Print each line from the start of the records below up through the line where "genus: Phacochoerus" is found, exactly as given.

RECORDS PROVIDED START

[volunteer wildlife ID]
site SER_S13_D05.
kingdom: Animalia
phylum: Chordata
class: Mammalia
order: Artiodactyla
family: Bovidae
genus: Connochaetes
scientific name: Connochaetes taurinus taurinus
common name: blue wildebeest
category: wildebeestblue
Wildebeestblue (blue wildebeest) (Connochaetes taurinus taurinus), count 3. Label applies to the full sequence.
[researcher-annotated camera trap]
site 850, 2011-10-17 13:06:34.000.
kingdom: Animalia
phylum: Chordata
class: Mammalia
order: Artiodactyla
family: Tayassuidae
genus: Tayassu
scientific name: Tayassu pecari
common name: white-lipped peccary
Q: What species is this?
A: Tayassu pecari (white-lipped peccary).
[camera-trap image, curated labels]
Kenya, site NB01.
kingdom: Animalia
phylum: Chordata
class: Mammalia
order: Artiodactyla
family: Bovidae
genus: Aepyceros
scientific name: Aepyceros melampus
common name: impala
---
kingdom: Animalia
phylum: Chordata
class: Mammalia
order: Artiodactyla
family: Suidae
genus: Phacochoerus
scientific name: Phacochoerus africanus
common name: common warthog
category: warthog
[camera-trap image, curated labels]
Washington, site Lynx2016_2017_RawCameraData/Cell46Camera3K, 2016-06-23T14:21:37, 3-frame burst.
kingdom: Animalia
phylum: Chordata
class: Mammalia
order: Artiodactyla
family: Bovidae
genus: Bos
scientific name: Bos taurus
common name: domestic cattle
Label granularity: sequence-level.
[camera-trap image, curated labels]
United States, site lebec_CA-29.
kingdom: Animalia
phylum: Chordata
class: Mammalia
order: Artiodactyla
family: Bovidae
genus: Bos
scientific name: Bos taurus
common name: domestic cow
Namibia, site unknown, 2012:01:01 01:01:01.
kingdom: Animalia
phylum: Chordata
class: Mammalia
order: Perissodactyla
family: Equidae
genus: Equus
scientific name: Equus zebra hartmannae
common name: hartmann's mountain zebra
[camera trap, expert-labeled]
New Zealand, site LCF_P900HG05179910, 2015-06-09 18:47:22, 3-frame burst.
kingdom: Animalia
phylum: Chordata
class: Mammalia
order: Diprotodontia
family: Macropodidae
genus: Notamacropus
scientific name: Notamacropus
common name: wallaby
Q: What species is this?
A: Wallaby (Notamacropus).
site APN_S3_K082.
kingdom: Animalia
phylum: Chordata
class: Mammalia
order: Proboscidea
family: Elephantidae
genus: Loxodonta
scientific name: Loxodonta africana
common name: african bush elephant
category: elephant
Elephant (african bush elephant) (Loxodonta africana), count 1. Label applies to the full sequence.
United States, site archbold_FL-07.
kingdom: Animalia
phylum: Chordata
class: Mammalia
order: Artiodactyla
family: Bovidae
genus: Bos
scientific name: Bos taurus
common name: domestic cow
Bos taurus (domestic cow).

RECORDS PROVIDED END

## SOLUTION BELOW
[volunteer wildlife ID]
site SER_S13_D05.
kingdom: Animalia
phylum: Chordata
class: Mammalia
order: Artiodactyla
family: Bovidae
genus: Connochaetes
scientific name: Connochaetes taurinus taurinus
common name: blue wildebeest
category: wildebeestblue
Wildebeestblue (blue wildebeest) (Connochaetes taurinus taurinus), count 3. Label applies to the full sequence.
[researcher-annotated camera trap]
site 850, 2011-10-17 13:06:34.000.
kingdom: Animalia
phylum: Chordata
class: Mammalia
order: Artiodactyla
family: Tayassuidae
genus: Tayassu
scientific name: Tayassu pecari
common name: white-lipped peccary
Q: What species is this?
A: Tayassu pecari (white-lipped peccary).
[camera-trap image, curated labels]
Kenya, site NB01.
kingdom: Animalia
phylum: Chordata
class: Mammalia
order: Artiodactyla
family: Bovidae
genus: Aepyceros
scientific name: Aepyceros melampus
common name: impala
---
kingdom: Animalia
phylum: Chordata
class: Mammalia
order: Artiodactyla
family: Suidae
genus: Phacochoerus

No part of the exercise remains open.